- _TASKS TO COMPLETE_
1. In the Paris travel post, repeat word for word the part that opens with the words containing "Cheeseboard" and closes with "few days now.".
2. In the Paris travel post, list every item of kitchen equipment named in the description of the house's kitchen.

- _PAGE TEXT_

Travelling is wonderful. You may have cottoned on to the fact that I enjoy a little of it every now and then. A lot of it more precisely. People ask why, they wonder how I can do it all. They also wonder why I do it all.

Why do I do it? I love getting an insight into another culture. I love getting under the skin of how people eat, how they shop for food, what they shop for and how they cook it at home. I love gathering recipes and bringing them home.

I love being inspired by how other people operate, being immersed in a whole different thing for a little while gives you great perspective on your own existence.

Hotels are great, I love them and the luxury they provide. But after a few days I get antsy. I miss my kitchen and I miss being able to cook.  My kitchen keeps me calm, and cooking keeps me sane. When I am stressed or sad my first instinct is to cook.

Paris Food Market

So, when I haven’t cooked for some time I get doleful when I see piles of glistening vegetables in markets, wheels of cheese in cheesemongers and absolutely anything else that I could be cooking or eating at home. I can of course take stuff home but I still miss the process of cooking, of being regularly able to do it.

I was watching the lovely Rachel Khoo’s cookery show, The Little Paris Kitchen, on BBC2 this week and it brought me right back to my Paris trip in December. Where I stayed in a proper house owned by locals (while they were away) and had a kitchen. For a time my life in Paris felt very real. I tweeted lots of pictures and other detail and promised to tell you all about it too. A little belated I have nabbed some time to do it.

Our Montparnasse home

It was a fabulous house, 4 bedrooms and sleeping 7 at a very reasonable £494 per night, much cheaper than a hotel but with lots of luxurious touches and a gorgeous kitchen to cook in. Aspirational for a Londoner with a tiny flat like me.

It was spacious and bright with a large open kitchen and living area and a fantastically stocked kitchen (kitchenaid, good knives, pots, pans etc.). I spent the weekend shopping in markets and local food shops and cooking joyfully when I got home.

Fishmongers at a Paris Food Market

I visited 3 markets that weekend, all nearby, and all food (of course!). The third one was particularly special as we visited on an organised tour with our guide, food writer and chef Camille Labro. Camille was bouyant with knowledge and enthusiasm and brought us through every stall describing everything.

Camille, cooking up a storm

We chose food that caught our eye and then returned home where we cooked up a wonderful feast. Scallops, artichokes and cheese (not together!) were a trinity of culinary highlights that I can still taste when I think of them. There was lots more too.

Cheeseboard

As I sat and ate it all, supping some wine, I wondered why I had never lived in Paris. I still don’t know, but I feel I might have done for just a few days now.

I travelled to Paris with Housetrip, who rent over 2,400 properties in Paris and 86,440 in other cities all over the world (with an impressive 1,000 being added every week). The properties are owned by locals and rented out when they are away. Our food tour with Camille Labro was organised by Context Travel.

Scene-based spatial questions
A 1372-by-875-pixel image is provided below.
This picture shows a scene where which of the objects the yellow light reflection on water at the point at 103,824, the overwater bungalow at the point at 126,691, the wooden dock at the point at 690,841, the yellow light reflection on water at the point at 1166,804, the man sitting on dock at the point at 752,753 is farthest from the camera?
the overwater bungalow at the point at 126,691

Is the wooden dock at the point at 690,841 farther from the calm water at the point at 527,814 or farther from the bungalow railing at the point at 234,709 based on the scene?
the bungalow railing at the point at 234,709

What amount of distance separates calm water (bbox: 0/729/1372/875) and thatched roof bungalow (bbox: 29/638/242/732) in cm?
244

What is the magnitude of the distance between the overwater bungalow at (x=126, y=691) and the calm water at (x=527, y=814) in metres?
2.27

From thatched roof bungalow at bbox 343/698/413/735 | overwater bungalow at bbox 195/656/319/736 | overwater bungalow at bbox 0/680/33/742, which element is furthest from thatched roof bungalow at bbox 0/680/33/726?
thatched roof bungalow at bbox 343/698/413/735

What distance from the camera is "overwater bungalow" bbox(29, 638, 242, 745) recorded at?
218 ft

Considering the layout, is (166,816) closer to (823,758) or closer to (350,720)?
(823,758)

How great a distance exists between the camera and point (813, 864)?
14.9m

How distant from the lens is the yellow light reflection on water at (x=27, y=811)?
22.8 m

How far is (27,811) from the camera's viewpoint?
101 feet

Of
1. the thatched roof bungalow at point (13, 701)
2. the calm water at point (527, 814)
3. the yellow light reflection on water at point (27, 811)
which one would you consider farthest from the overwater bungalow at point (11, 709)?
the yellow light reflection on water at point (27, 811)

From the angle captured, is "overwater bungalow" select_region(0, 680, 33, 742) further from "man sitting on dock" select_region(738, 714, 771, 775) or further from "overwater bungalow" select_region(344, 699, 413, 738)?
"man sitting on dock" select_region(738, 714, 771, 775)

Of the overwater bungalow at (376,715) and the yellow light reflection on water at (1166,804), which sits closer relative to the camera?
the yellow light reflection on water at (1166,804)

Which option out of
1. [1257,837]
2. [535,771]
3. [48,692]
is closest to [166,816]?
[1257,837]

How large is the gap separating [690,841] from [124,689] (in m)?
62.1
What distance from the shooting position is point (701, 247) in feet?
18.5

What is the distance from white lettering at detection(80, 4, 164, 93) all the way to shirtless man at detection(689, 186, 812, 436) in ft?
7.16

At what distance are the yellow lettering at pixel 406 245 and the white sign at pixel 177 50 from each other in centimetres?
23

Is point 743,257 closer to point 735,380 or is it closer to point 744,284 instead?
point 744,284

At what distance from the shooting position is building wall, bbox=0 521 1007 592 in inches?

- _ANSWER LIST_
1.
Cheeseboard

As I sat and ate it all, supping some wine, I wondered why I had never lived in Paris. I still don’t know, but I feel I might have done for just a few days now.

2. kitchenaid, good knives, pots, pans